About this exercise:
Reproduce all of the material below verbatim, leaving out the pictures.

Top of Source data

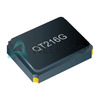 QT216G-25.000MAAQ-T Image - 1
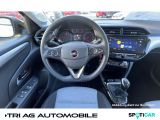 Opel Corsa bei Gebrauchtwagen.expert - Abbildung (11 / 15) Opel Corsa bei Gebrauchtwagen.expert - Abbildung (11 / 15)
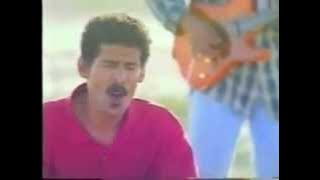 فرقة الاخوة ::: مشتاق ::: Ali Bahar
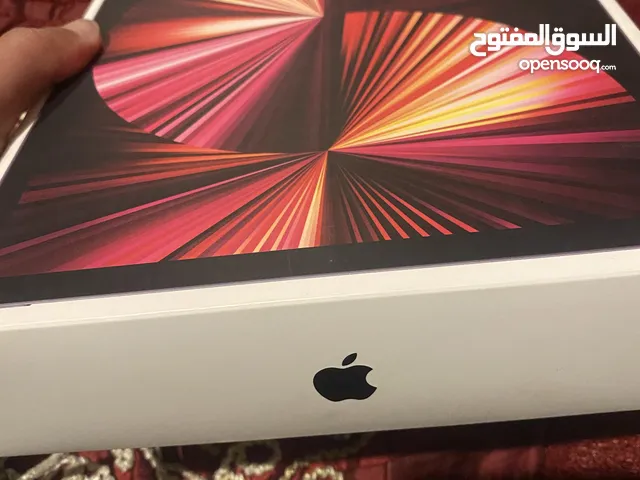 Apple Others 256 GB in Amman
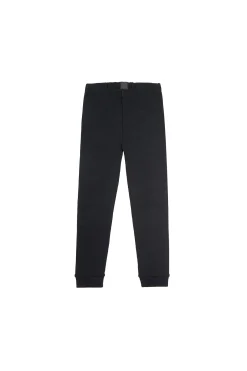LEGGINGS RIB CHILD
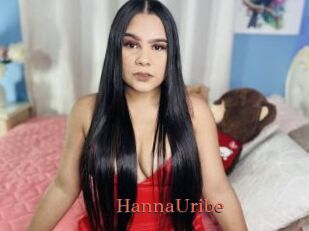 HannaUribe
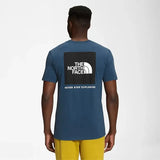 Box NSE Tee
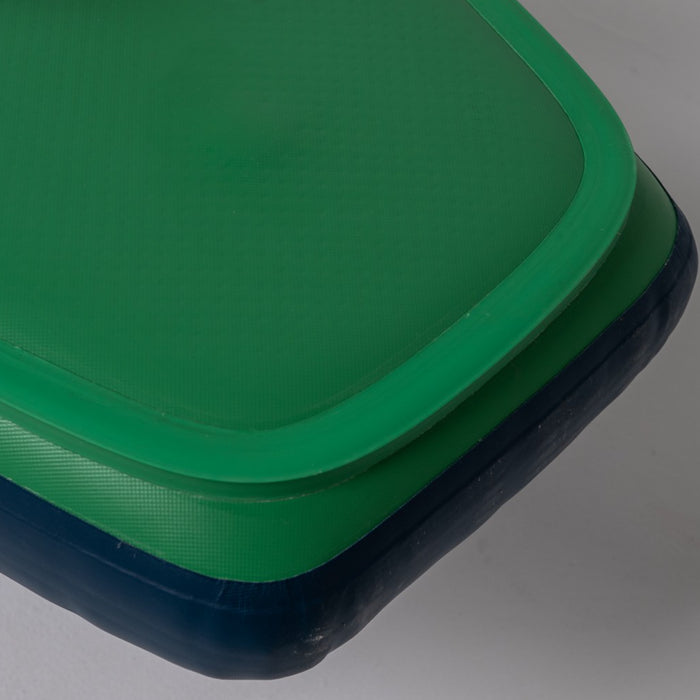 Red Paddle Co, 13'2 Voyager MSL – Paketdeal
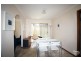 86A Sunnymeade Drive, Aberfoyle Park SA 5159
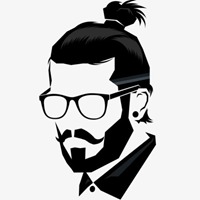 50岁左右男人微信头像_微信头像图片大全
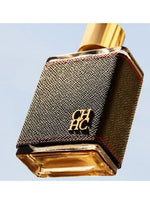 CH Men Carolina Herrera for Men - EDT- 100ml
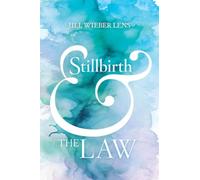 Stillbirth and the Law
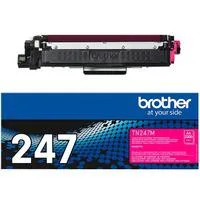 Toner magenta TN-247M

Bottom of Source data

Answer section:
 QT216G-25.000MAAQ-T Image - 1
 Opel Corsa bei Gebrauchtwagen.expert - Abbildung (11 / 15) Opel Corsa bei Gebrauchtwagen.expert - Abbildung (11 / 15)
 فرقة الاخوة ::: مشتاق ::: Ali Bahar
 Apple Others 256 GB in Amman
LEGGINGS RIB CHILD
 HannaUribe
 Box NSE Tee
 Red Paddle Co, 13'2 Voyager MSL – Paketdeal
 86A Sunnymeade Drive, Aberfoyle Park SA 5159
 50岁左右男人微信头像_微信头像图片大全
 CH Men Carolina Herrera for Men - EDT- 100ml
 Stillbirth and the Law
 Toner magenta TN-247M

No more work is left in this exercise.